━━━━━ Data records

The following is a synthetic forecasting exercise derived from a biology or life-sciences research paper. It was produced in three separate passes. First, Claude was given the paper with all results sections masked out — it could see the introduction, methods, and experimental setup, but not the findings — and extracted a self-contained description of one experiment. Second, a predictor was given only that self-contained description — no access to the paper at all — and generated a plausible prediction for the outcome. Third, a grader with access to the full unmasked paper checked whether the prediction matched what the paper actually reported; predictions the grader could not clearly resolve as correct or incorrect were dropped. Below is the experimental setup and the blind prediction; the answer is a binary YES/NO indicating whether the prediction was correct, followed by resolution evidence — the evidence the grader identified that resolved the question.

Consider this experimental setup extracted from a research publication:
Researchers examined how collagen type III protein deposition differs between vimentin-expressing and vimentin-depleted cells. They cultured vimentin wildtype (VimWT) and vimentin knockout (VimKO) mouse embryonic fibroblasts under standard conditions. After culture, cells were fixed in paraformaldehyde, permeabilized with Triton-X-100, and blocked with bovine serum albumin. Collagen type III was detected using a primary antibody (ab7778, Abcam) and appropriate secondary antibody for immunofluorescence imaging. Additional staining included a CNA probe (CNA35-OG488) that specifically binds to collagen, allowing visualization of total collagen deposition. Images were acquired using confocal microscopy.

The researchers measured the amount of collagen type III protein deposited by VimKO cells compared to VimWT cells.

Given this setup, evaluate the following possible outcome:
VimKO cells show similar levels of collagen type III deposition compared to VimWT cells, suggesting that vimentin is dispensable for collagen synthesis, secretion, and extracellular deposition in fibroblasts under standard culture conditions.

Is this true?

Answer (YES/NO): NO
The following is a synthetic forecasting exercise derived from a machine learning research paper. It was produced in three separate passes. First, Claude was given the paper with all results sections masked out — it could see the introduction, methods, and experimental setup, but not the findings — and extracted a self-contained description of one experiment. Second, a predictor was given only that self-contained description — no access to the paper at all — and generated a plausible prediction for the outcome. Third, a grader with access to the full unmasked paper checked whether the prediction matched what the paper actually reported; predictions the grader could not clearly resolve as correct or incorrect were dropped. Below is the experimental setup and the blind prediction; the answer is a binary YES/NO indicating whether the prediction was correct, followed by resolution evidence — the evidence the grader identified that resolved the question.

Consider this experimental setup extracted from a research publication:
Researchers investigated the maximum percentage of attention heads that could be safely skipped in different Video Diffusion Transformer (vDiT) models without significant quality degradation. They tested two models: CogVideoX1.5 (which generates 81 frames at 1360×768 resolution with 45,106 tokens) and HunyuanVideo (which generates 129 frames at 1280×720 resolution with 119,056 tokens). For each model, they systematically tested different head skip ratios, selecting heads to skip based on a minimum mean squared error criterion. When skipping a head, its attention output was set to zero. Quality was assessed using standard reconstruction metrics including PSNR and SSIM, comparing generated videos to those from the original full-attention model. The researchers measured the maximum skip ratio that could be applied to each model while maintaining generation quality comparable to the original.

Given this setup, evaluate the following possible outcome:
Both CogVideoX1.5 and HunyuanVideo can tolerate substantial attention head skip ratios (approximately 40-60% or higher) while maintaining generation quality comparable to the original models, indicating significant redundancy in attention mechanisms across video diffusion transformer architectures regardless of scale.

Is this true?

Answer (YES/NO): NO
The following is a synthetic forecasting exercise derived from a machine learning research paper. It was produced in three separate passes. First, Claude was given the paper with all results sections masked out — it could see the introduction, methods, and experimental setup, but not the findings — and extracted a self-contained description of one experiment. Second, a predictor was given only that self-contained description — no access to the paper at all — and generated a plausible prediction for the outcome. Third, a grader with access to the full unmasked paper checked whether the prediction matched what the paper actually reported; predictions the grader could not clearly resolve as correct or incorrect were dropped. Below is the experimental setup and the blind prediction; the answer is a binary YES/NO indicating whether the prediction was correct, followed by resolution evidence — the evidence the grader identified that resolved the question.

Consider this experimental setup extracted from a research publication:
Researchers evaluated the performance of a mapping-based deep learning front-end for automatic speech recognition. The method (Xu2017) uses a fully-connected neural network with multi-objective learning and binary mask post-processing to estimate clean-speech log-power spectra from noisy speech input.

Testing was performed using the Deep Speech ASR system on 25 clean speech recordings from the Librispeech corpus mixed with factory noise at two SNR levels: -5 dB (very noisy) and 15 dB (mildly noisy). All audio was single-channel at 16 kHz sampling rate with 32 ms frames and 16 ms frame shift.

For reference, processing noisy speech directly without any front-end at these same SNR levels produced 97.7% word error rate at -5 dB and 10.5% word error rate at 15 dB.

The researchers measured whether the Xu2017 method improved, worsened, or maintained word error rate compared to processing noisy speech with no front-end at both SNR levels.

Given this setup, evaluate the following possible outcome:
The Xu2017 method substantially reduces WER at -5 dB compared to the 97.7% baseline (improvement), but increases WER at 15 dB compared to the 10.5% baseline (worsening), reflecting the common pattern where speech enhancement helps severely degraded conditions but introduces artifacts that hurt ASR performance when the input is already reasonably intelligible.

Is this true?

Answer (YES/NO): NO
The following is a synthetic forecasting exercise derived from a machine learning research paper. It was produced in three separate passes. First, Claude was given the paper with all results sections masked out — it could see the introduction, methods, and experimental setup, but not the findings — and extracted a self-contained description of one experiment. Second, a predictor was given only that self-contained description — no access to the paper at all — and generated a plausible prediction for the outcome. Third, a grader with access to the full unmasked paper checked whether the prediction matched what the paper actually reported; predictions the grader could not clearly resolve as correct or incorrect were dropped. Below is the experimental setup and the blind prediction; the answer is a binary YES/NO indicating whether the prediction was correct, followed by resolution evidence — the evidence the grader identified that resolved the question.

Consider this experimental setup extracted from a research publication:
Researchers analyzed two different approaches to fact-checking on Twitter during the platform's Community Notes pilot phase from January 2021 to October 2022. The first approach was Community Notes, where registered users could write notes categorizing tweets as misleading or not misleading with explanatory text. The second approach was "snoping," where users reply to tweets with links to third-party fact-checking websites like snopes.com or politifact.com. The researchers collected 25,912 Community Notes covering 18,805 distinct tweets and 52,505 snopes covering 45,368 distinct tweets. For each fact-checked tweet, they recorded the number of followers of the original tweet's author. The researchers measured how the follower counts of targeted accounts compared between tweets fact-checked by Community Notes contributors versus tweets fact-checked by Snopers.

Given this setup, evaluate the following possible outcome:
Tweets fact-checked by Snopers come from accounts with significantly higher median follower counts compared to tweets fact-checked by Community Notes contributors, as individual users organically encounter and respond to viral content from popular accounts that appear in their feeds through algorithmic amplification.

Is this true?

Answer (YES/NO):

━━━━━━━━━━
━━━━━ Data records

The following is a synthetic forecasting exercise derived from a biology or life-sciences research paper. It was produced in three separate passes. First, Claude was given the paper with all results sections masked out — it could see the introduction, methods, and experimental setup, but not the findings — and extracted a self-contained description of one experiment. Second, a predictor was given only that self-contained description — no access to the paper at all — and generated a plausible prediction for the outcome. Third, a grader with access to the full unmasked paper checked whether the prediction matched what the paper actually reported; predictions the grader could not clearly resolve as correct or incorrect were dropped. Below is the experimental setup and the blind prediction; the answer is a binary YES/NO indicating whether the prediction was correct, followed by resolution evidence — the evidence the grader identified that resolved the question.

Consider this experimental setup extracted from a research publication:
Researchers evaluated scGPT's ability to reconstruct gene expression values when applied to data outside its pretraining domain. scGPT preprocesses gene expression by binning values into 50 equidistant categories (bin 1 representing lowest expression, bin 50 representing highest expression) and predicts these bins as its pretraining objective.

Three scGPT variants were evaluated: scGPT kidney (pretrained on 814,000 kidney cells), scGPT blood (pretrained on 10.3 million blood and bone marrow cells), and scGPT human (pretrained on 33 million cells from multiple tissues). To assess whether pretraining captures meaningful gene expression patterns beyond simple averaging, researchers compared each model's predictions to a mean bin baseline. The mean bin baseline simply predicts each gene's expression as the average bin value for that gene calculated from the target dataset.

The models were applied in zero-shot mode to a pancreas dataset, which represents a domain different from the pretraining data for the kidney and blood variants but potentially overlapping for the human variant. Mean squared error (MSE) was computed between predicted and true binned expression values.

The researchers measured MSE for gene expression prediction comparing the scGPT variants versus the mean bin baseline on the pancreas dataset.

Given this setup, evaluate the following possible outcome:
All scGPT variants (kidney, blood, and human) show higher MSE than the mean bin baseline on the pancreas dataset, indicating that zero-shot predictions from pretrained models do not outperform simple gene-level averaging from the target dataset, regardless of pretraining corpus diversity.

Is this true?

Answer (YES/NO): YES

━━━━━━━━━━

— Work instructions —
Out of the data above, give again only the lines starting at the one holding "Three scGPT variants" and ending at the one holding "Answer (YES/NO): YES", unchanged.

— Solution to this exercise —
Three scGPT variants were evaluated: scGPT kidney (pretrained on 814,000 kidney cells), scGPT blood (pretrained on 10.3 million blood and bone marrow cells), and scGPT human (pretrained on 33 million cells from multiple tissues). To assess whether pretraining captures meaningful gene expression patterns beyond simple averaging, researchers compared each model's predictions to a mean bin baseline. The mean bin baseline simply predicts each gene's expression as the average bin value for that gene calculated from the target dataset.

The models were applied in zero-shot mode to a pancreas dataset, which represents a domain different from the pretraining data for the kidney and blood variants but potentially overlapping for the human variant. Mean squared error (MSE) was computed between predicted and true binned expression values.

The researchers measured MSE for gene expression prediction comparing the scGPT variants versus the mean bin baseline on the pancreas dataset.

Given this setup, evaluate the following possible outcome:
All scGPT variants (kidney, blood, and human) show higher MSE than the mean bin baseline on the pancreas dataset, indicating that zero-shot predictions from pretrained models do not outperform simple gene-level averaging from the target dataset, regardless of pretraining corpus diversity.

Is this true?

Answer (YES/NO): YES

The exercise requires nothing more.